■ 小挑战 1: 按关于执行器的这段文字，任务要把执行权还给执行器，得返回什么？
■ 小挑战 2: 把关于执行器的这段文字从“执行器用来执行多个 Future 计算,我们将每一个”到“returning Poll::Pending (or Poll::Ready at the end).”一字不差地抄一遍。

■ 原文:
_____
执行器用来执行多个 Future 计算,我们将每一个 Future 计算的执行作为一个 Task 任务,执行器管理对每一个任务的调度执行。

需要清楚,执行器是非抢占性的,每个任务必须自觉的将执行权归还给执行器(返回 Poll::Pending),执行器才能进行它的工作,否则如果一个 Future 被阻塞或者一直循环,其他所有的任务都不能被继续执行(假设单个执行器)。故我们在使用系统调用时(如果操作系统)不要选择阻塞调用。

协助式多任务

  • Each future that is added to the executor is basically a cooperative task.
  • Instead of using an explicit yield operation, futures give up control of the CPU core by returning Poll::Pending (or Poll::Ready at the end).
    • There is nothing that forces futures to give up the CPU. If they want, they can never return from poll, e.g., by spinning endlessly in a loop.
    • Since each future can block the execution of the other futures in the executor, we need to trust them to not be malicious.
_____
■ 记录列表:
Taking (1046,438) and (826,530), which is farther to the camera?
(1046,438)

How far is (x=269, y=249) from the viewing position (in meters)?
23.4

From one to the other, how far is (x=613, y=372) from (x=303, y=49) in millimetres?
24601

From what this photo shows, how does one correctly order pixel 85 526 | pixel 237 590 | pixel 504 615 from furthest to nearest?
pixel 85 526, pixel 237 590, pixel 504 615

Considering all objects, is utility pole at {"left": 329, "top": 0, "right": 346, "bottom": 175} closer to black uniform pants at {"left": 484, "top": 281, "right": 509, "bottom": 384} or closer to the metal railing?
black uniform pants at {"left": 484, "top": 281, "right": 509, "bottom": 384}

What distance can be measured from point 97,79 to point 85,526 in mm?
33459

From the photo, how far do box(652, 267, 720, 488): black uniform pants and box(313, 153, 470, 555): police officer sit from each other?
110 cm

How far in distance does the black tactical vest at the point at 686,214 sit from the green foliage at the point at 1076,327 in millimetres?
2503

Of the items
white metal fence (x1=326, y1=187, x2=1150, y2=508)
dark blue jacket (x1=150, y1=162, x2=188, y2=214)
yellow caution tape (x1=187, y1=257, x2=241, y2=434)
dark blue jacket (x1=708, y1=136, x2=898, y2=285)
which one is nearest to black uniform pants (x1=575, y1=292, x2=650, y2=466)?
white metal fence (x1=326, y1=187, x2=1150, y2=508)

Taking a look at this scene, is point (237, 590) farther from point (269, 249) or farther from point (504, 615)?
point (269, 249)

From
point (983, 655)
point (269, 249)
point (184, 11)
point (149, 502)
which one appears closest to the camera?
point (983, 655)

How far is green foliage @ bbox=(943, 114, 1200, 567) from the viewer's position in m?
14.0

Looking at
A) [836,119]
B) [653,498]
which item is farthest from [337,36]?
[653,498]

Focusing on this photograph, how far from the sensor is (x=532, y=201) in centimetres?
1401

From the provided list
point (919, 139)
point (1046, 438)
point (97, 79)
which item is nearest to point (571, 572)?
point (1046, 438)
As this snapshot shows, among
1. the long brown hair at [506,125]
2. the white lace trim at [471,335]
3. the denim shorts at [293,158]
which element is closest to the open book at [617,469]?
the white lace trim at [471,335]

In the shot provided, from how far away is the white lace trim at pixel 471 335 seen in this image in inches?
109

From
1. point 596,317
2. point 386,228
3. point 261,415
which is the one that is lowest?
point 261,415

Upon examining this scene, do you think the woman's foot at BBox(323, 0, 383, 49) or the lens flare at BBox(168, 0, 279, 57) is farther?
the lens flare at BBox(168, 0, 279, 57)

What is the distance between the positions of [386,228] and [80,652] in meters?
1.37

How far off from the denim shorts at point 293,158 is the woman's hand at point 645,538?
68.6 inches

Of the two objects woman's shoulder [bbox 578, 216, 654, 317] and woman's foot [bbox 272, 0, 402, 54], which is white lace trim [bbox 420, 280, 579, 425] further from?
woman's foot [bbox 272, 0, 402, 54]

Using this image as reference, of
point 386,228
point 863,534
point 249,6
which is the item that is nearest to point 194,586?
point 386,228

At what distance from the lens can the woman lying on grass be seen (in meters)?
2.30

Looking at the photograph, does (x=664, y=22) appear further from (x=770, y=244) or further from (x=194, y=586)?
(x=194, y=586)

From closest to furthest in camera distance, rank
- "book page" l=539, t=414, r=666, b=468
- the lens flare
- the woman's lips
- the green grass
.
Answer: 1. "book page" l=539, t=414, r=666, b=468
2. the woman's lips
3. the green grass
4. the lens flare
_____
■ 参考解答 1: 返回 Poll::Pending。

■ 参考解答 2:
执行器用来执行多个 Future 计算,我们将每一个 Future 计算的执行作为一个 Task 任务,执行器管理对每一个任务的调度执行。

需要清楚,执行器是非抢占性的,每个任务必须自觉的将执行权归还给执行器(返回 Poll::Pending),执行器才能进行它的工作,否则如果一个 Future 被阻塞或者一直循环,其他所有的任务都不能被继续执行(假设单个执行器)。故我们在使用系统调用时(如果操作系统)不要选择阻塞调用。

协助式多任务

  • Each future that is added to the executor is basically a cooperative task.
  • Instead of using an explicit yield operation, futures give up control of the CPU core by returning Poll::Pending (or Poll::Ready at the end).